Kurang lebih 30 menit
aku habiskan perjalanan dari pondok ke mataram, di perjalanan hape ku berdering
satu panggilan masuk, karena saat itu aku berada di lampu merah dan kebetulan
sedang menyala merah, aku ambil hape yang ku letakan di kantong celana sebelah
kiri dan melihat ternyata teman yang di aziziyah, langsung saja aku menekan
tombol warna hijau di hp ku dan mengucapkan salam untuknya “ assalmukum tad,
napi?

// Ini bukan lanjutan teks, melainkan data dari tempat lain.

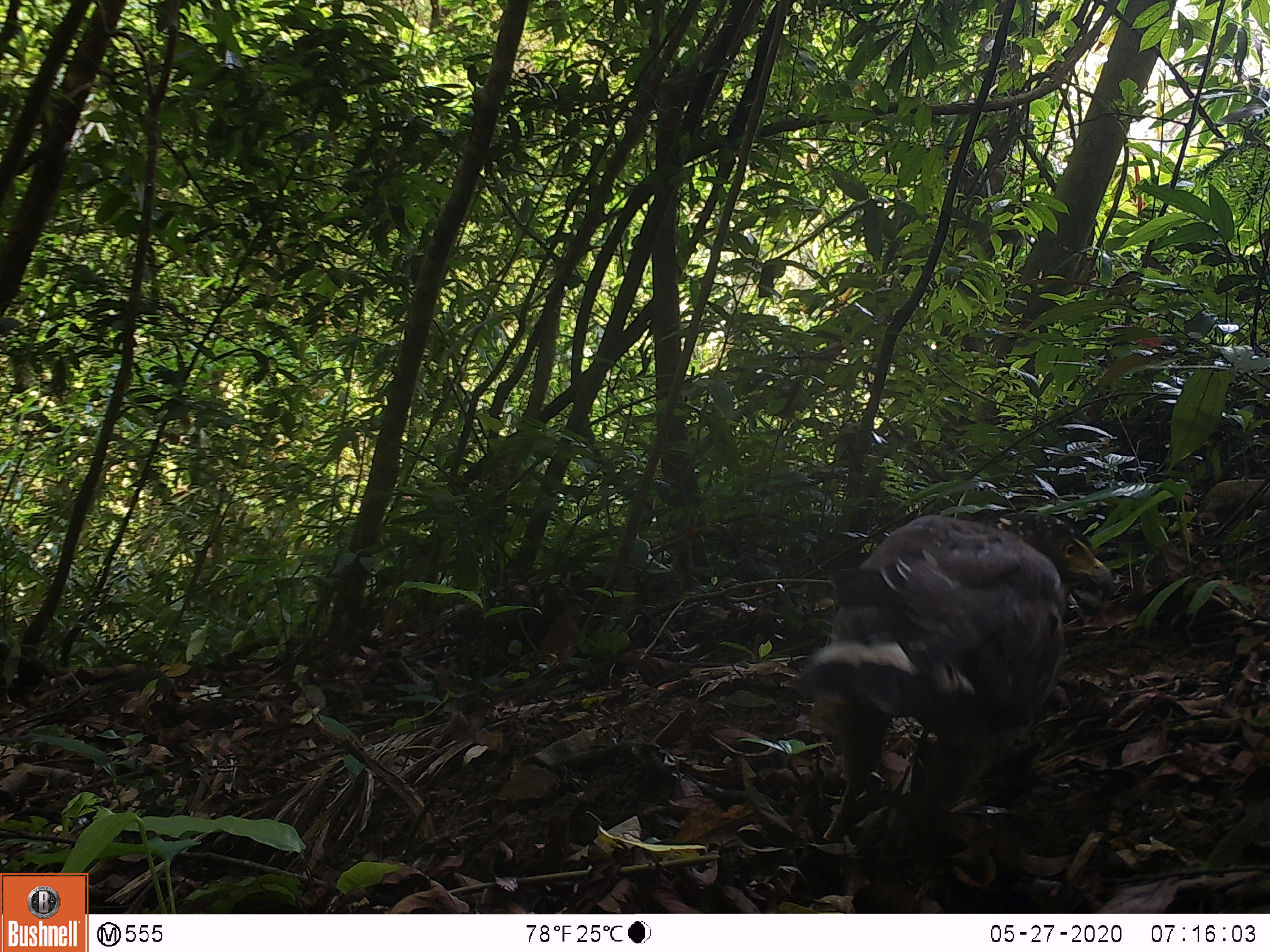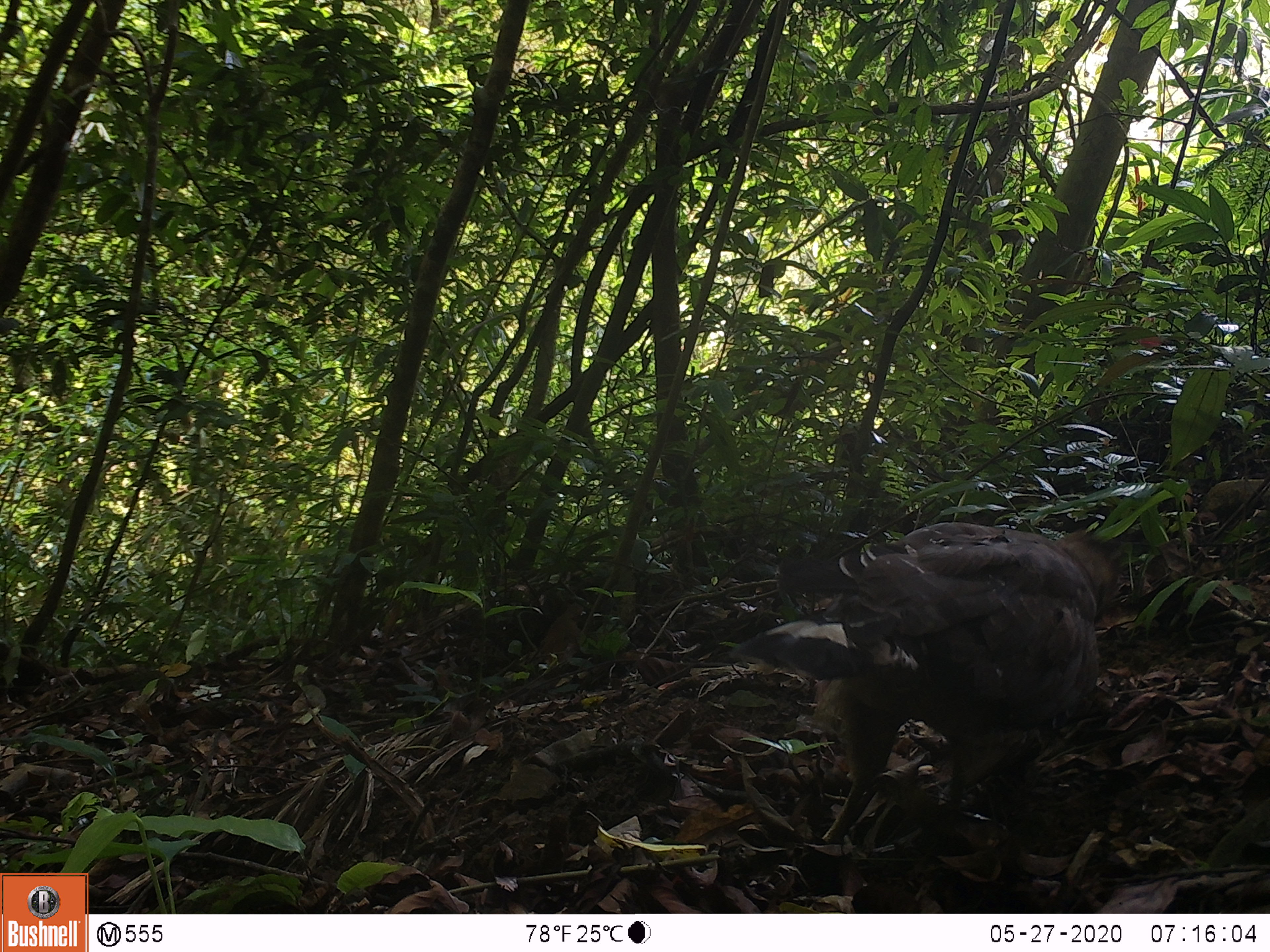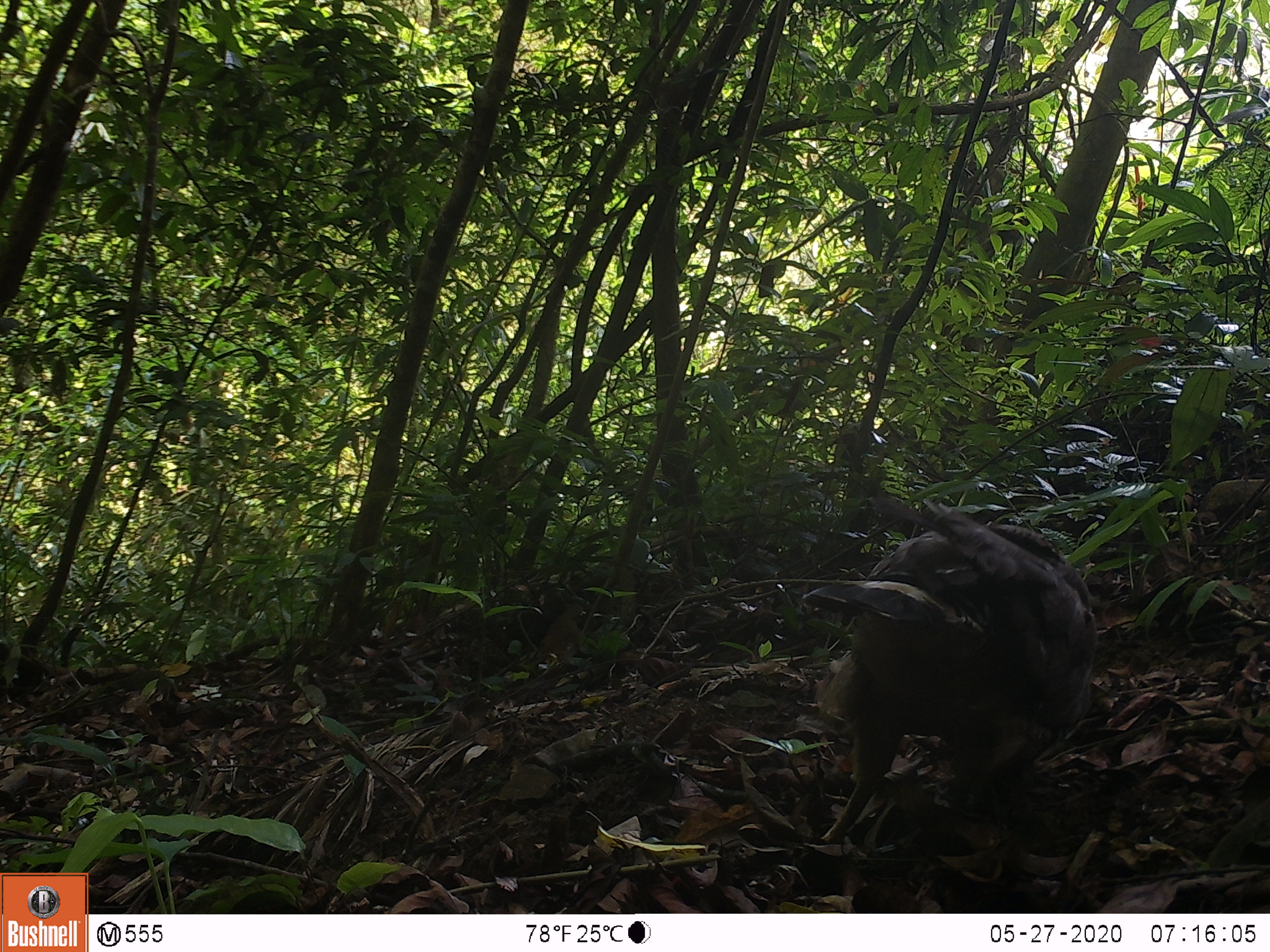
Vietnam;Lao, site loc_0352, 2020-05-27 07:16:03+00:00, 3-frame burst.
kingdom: Animalia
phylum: Chordata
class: Aves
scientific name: Aves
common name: bird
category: unidentified bird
Unidentified bird (bird) (Aves). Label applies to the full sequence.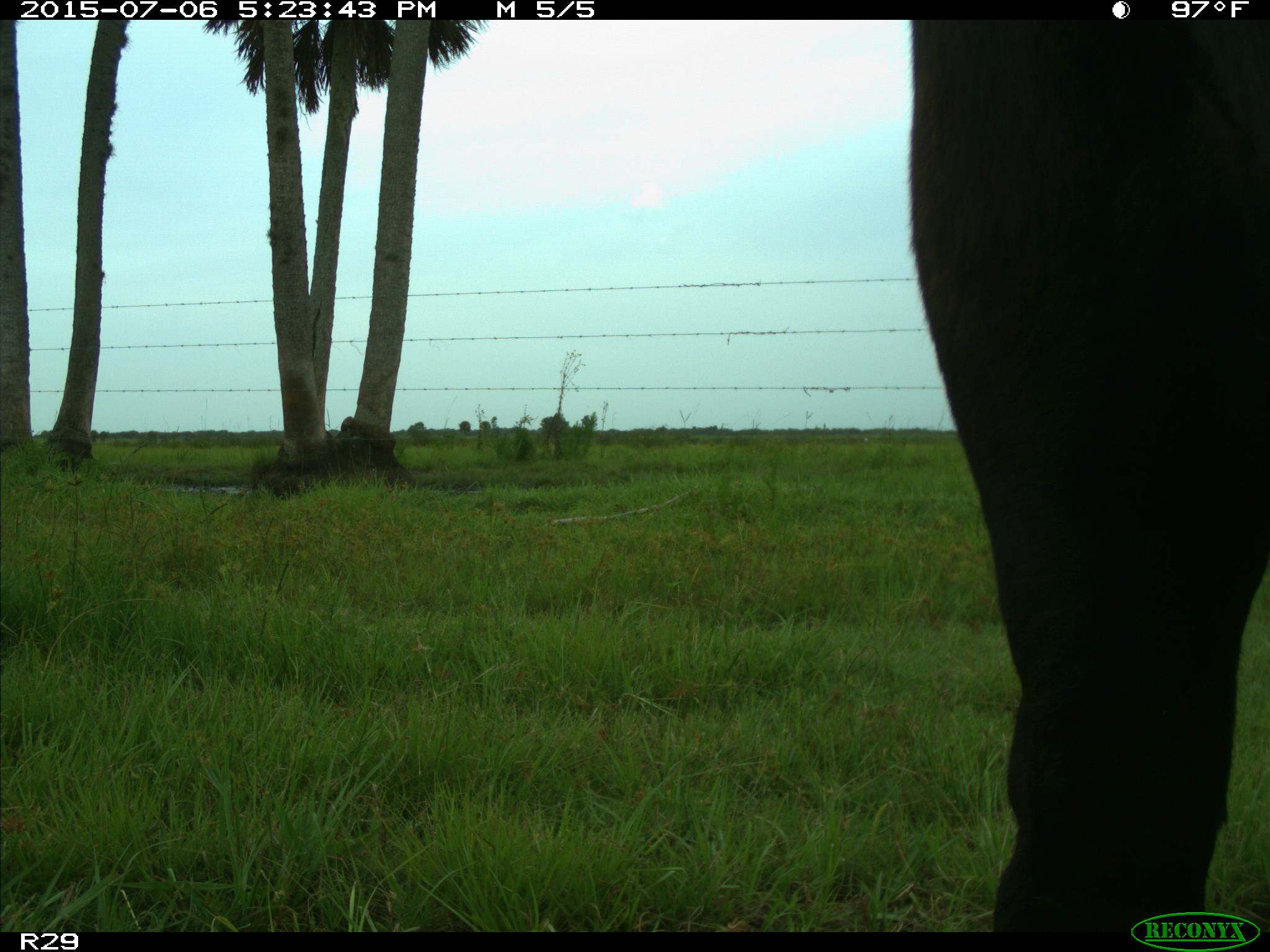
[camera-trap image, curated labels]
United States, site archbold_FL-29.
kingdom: Animalia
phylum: Chordata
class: Mammalia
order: Artiodactyla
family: Bovidae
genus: Bos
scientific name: Bos taurus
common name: domestic cow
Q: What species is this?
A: Bos taurus (domestic cow).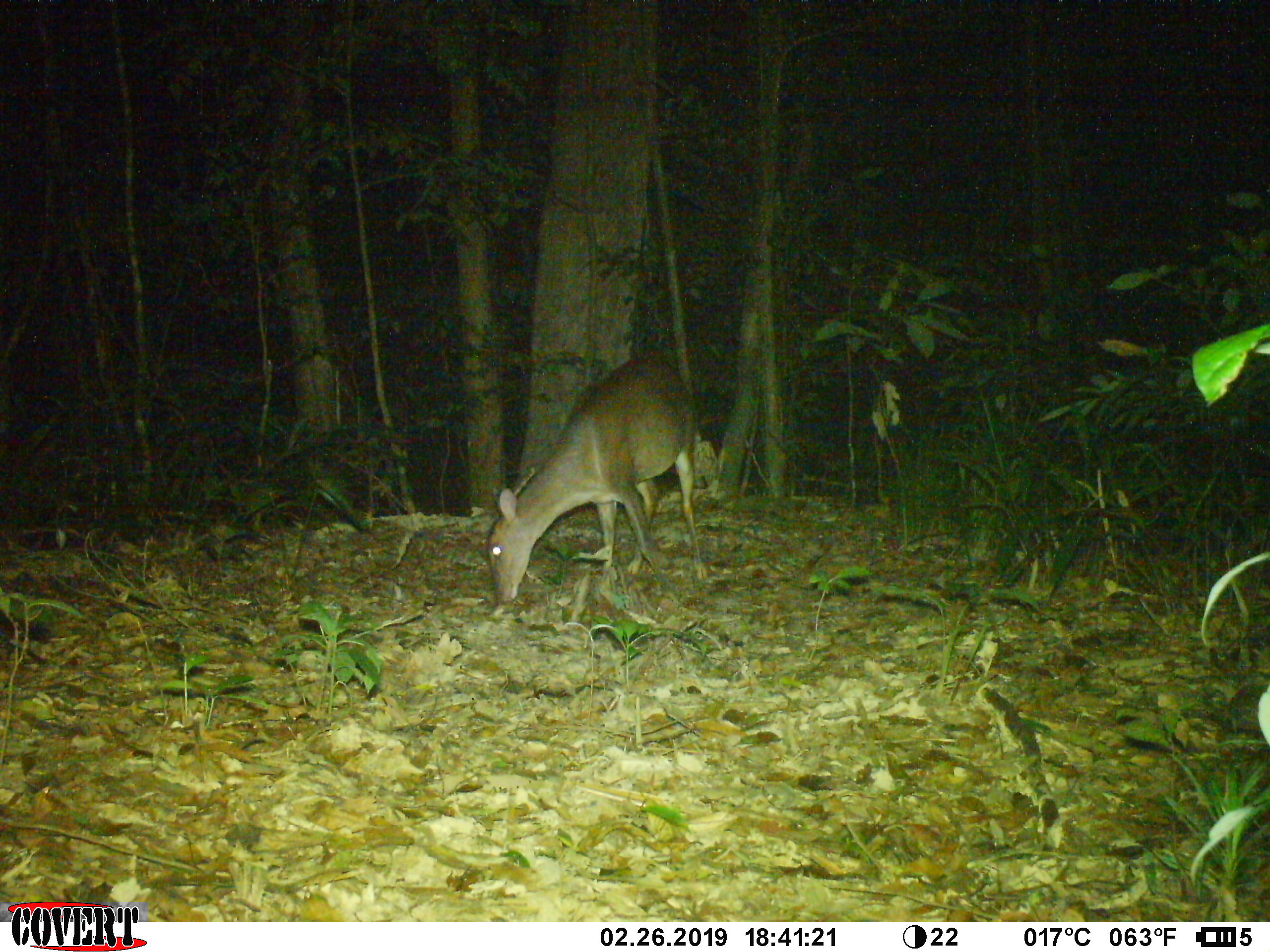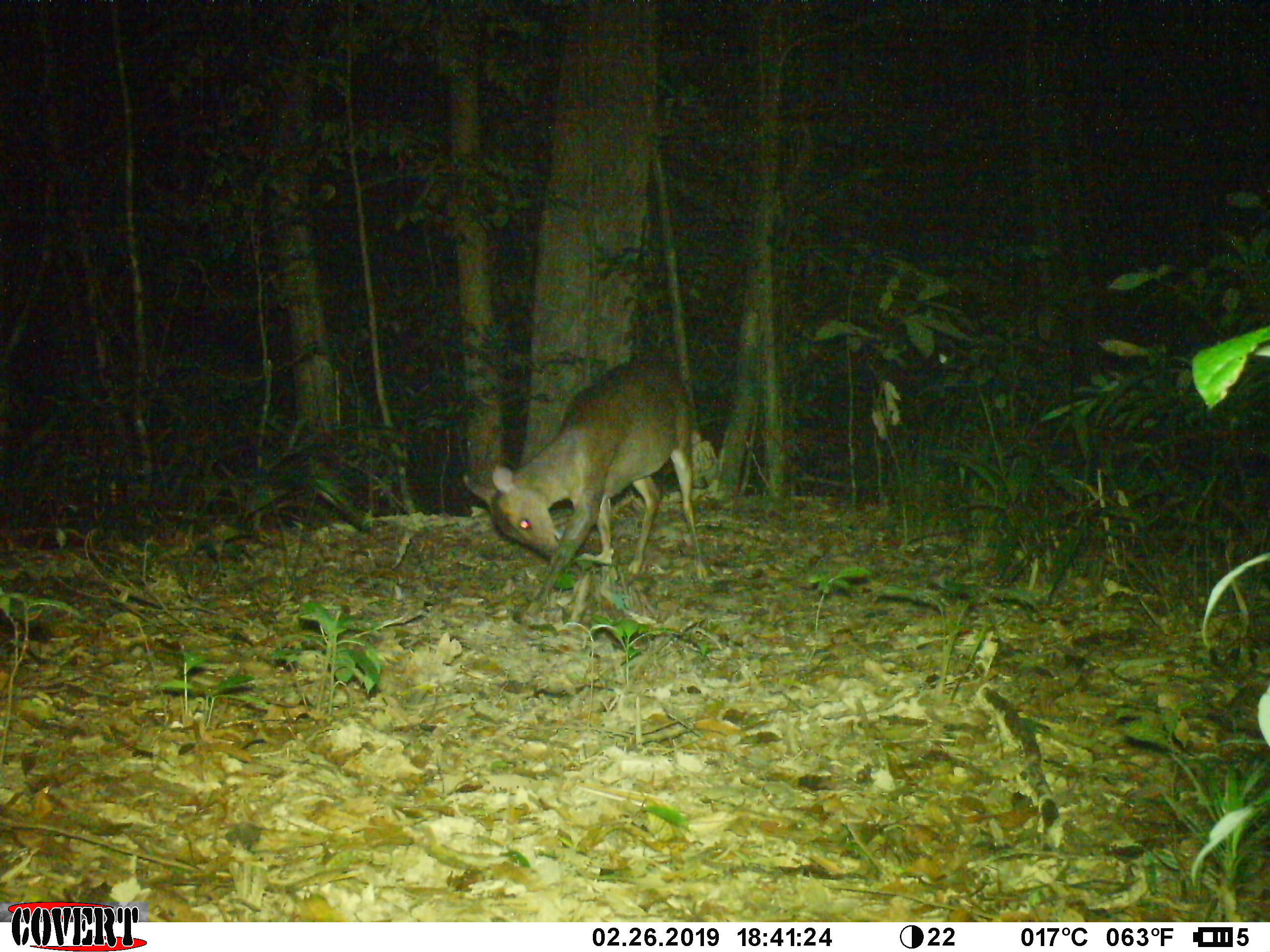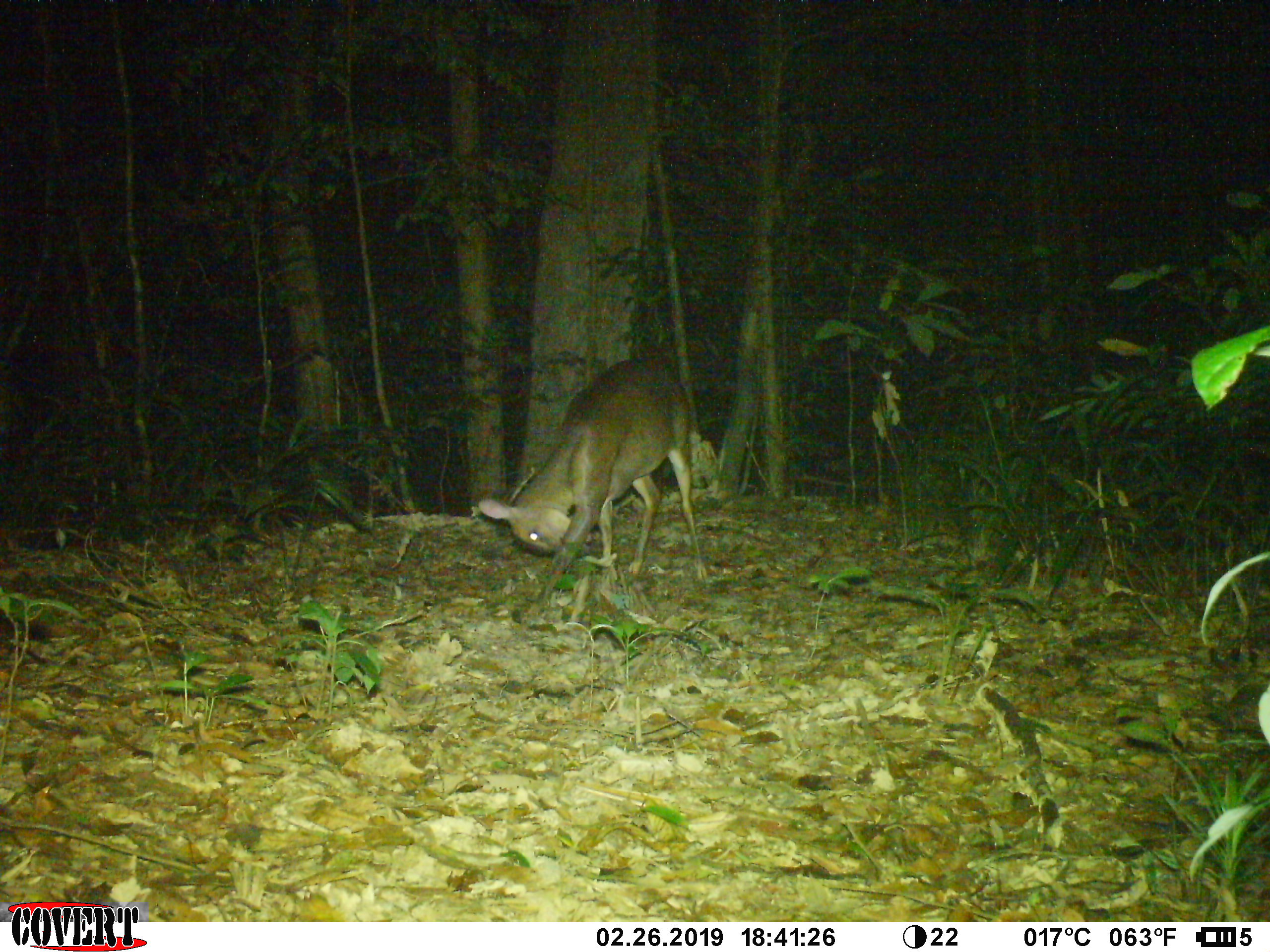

Ku awali percakapan via handphone
itu, dengan suara lembut dan sopan ia menjawab salam ku, “ walaikumslam, saya
udah di kantor ini, antum di mana?” sambil sedikit bergegas karena klakson
mobil yang berada di belakang ku sudah mulai berbunyi “ ana di jalan tad bentar
lagi nyampe, tunggu aja bentar” kayaknya dia paham kalau dalam perjalanan pasti
gk aman untuk keselamatan jika melanjutkan pembicaraan lewat telpon, lalu ia
akhiri percakapan pendek itu dengan mengucap salam dan menyuruhku hati hati.
Ku paksakan si kuning
untuk berlari lebih cepat lagi, karena takut membuat ia kecewa menunggu
lama, tak samapi 10 menit dari jarak
kami ngomong, akhirnya sampai juga di kantor wilayah kemenag NTB tepatnya di
utara kantor imigrasi depan sebalah selatan kantor DPRD NTB, sementara si
kuning aku suruh istrihat, aku beranikan diri memasuki kantor yang cukup mewah
itu, dan bertanya di security yang bertugas hari itu, “ assalamualaikum pak,
ruang tempat mengurus kepergian ke bandung untuk pengembangan KTSP pondok
pesantresn salafiyah di mana ya”? aku melihat ada tanda Tanya di atas kepalanya
“ maaf pak, kalau yang itu saya tidak tahu, cobak masuk aja ke dalam nanti
bertanya di sana”? pede saja aku masuk
walaupun sebenarnya tidak tahu mau masuk ke ruangan mana, tiba tiba terbesit di
kepalaku kalau teman sekepentingan denganku itu sudah sampai duluan di sana,
lagi lagi aku mencari kontaknya di hapeku dan menelponya, “ tad ana udah nyampe
kantor ni, antum di mana? Suara angin
ternyata mendominasi sehingga suaranya agak kabur, beberapa kali aku bilang
hallo namun suaranya tetap tak jelas, perlahan suaranya mulai kedengaran,
nampaknya tadi ia berjalan kearah bawah karena sebelumnya ia sudah berada di tempat
pengambilan surat tugas di lantai 2, “ saya sedang menuju ke lantai satu ini” antum di mana”?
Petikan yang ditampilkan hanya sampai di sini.